Should prob bring this up in the package sections for unbound. If I highlight like below image and restart unbound shouldn't it listen on 127.0.0.1 as well as the lan interface
-
@ermal:
Can you show me the output of
dig @yourdnsserver $yourdomainname
dig $yourdomainnameJust to see what is going on here.
From 2.0-RC3 (i386) built on Sat Aug 6 19:02:34 EDT 2011
-
From 2.0-RC3 (i386) built on Fri Aug 12 00:28:10 EDT 2011
-
you forgot the @ in your dig command – your just doing queries for the 2 different items.
Can you show me the output of
dig **@**yourdnsserver $yourdomainname
dig $yourdomainnamedig @192.168.20.17 hrl.ca
your first queries went to 156.154.70.22
-
Thanks John.
Here are the outputs. One from old snapshot of 6th Aug and one is the most current one.
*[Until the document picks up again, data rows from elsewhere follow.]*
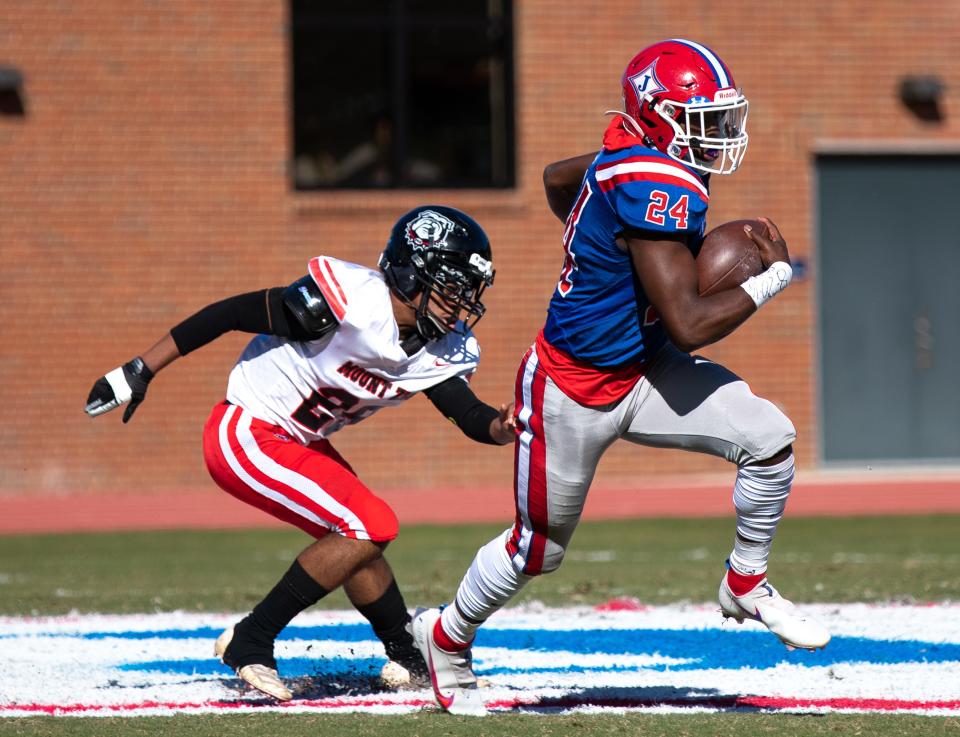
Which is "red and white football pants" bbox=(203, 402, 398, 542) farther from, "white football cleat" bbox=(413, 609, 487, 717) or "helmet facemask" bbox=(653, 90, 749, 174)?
"helmet facemask" bbox=(653, 90, 749, 174)

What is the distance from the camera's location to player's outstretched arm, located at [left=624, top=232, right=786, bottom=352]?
4227mm

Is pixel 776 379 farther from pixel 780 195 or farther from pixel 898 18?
pixel 898 18

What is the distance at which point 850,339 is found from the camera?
1567 cm

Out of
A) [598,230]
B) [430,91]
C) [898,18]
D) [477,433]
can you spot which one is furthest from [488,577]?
[898,18]

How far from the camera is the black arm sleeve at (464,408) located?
4.98 metres

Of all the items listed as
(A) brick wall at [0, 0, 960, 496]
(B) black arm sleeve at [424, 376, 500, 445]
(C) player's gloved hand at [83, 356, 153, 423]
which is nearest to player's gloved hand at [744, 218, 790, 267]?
(B) black arm sleeve at [424, 376, 500, 445]

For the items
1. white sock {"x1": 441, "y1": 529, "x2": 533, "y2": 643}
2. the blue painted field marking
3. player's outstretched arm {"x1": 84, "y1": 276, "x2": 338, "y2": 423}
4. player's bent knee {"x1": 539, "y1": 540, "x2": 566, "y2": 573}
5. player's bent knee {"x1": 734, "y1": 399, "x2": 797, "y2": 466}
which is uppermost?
player's outstretched arm {"x1": 84, "y1": 276, "x2": 338, "y2": 423}

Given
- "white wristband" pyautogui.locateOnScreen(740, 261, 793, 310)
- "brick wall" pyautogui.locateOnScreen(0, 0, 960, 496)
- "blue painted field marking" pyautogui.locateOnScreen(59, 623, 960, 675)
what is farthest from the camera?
"brick wall" pyautogui.locateOnScreen(0, 0, 960, 496)

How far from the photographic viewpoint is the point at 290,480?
4996mm

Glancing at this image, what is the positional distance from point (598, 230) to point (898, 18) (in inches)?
485

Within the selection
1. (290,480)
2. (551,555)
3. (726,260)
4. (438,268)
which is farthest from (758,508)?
(290,480)

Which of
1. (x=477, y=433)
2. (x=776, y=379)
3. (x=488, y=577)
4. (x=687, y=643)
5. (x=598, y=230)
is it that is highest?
(x=598, y=230)

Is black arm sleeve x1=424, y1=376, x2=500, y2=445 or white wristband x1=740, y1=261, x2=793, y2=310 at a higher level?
white wristband x1=740, y1=261, x2=793, y2=310

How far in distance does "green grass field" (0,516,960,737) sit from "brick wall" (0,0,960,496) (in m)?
2.96
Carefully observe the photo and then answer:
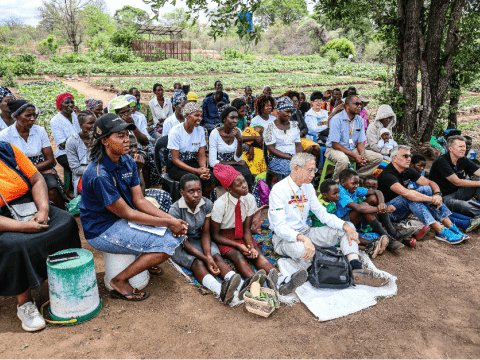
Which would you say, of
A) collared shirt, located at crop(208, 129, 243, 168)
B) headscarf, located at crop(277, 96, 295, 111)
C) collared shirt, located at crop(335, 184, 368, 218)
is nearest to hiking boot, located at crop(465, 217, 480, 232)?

Both produced the same results.
-Raylund
-
ermal,
I'm now running the latest snapshot 2.0-RC3 (i386) built on Fri Aug 12 09:36:08 EDT 2011
I got some funny results.
1st scenario, all my VPN connections are up and running.
But, Status:IPSec shows all "yellow crossed" box (except one is green box which url is referenced to no-ip.info).
The Status:System logs:IPsec VPN has all the proper connections transactions BUT they're not referencing to the usual "named"; they're all now IP addresses and numbers.
The Status:System logs:System still filled with "filterdns: host_dns: failed looking up "xxx": hostname nor servname provided, or not known".
2nd scenario is I did check the option in System:Advanced:Miscellaneous:DNS Forwarder:Localhost.
All is going back to normal as before.
Anyway, both scenario my VPN connections are working now. Except the 1st scenario that pfsense is very slow in respond when click on "Status:IPSec" and "Status:System logs:IPsec VPN".
Thanks
-Raylund
-
Just fyi - the unbound package is updated. Which now correctly listens on the loopback address when it has been selected.